A 111-page survey from top US and China labs proposes 5 levels of AI progress toward AGI, from responder to ecosystem. The paper argues that epistemic exploration — agents actively reducing uncertainty — is the missing ingredient, not better answer generation.
Key facts
- 111-page survey paper from top US and China labs
- 5 AGI levels: responder, reasoner, agent, prospector, ecosystem
- Epistemic exploration has 3 needs: info, skill, avoid stuck
- Exploration is 'disciplined act of asking' what changes beliefs
- Current models operate at bottom 2 levels, per framework
A 111-page survey paper from leading US and China labs — posted on X by @rohanpaul_ai According to @rohanpaul_ai — argues that the path to AGI requires agents that actively explore what they do not know, not just models that answer better. The paper, titled "Agent Exploration Toward Artificial General Intelligence," introduces a 5-level framework for AI progress: responder, reasoner, agent, prospector, and ecosystem.

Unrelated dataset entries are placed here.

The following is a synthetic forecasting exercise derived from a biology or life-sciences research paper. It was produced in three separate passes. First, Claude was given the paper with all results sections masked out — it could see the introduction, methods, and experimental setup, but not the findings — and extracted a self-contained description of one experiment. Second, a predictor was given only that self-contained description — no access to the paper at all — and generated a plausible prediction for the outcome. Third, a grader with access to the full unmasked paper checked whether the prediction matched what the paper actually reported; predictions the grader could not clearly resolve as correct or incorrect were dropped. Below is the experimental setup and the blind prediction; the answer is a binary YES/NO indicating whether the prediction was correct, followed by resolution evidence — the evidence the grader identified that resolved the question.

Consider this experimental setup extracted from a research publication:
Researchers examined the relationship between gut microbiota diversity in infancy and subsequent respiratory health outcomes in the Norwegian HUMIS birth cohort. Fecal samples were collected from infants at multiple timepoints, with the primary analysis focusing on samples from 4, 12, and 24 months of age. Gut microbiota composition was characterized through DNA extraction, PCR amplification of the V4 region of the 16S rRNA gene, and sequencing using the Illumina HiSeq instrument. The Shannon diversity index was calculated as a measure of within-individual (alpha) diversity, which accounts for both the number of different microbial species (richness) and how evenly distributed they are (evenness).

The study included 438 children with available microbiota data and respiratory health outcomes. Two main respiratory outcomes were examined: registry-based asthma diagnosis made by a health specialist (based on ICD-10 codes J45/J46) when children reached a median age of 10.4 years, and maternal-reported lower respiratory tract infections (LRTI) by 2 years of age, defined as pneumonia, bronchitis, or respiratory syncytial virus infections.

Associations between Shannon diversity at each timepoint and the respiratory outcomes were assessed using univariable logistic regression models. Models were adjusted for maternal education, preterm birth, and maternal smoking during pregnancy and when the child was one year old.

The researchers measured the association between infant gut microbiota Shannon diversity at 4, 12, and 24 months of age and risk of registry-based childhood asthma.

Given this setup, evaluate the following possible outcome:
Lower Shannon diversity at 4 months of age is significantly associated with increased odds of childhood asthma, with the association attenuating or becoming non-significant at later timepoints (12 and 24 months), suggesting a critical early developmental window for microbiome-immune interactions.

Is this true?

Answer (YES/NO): NO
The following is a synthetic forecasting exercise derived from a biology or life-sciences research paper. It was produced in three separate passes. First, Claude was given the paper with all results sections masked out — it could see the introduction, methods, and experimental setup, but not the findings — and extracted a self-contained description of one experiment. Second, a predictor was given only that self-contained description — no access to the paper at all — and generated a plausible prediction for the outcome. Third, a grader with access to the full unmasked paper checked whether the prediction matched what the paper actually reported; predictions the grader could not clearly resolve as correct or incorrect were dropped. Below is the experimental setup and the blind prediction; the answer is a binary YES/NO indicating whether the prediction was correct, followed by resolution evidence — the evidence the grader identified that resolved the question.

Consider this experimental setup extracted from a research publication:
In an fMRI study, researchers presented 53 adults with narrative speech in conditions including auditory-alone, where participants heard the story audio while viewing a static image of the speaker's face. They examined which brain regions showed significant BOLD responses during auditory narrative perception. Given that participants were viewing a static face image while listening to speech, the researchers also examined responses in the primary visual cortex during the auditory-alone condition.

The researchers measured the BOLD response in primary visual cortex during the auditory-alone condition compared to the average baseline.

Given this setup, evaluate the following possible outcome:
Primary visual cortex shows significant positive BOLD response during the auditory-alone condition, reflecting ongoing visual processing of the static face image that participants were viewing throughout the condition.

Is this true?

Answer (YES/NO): NO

The 5 Levels of AGI Progress
The authors organize AI progress into 5 levels: responder, reasoner, agent, prospector, and ecosystem, where each level explores a wider space than the last. A responder mostly gives an answer, a reasoner searches through possible thoughts, an agent tests the outside world, a prospector simulates futures, and an ecosystem uses many agents working together. This hierarchy reframes the dominant narrative that scaling compute and data alone yields AGI — instead, it centers exploration breadth as the key metric.
Epistemic Exploration as Core Mechanism
The paper breaks epistemic exploration into 3 needs: seek useful information, turn hard-but-learnable experiences into better ability, and avoid getting stuck in one narrow strategy too early. "Exploration is not randomness; it is the disciplined act of asking which observation would change your beliefs, which attempt would improve your skill, and which path must remain open before it closes," the authors write. This contrasts with current RLHF-based approaches that optimize for safe, predictable responses rather than curiosity-driven exploration.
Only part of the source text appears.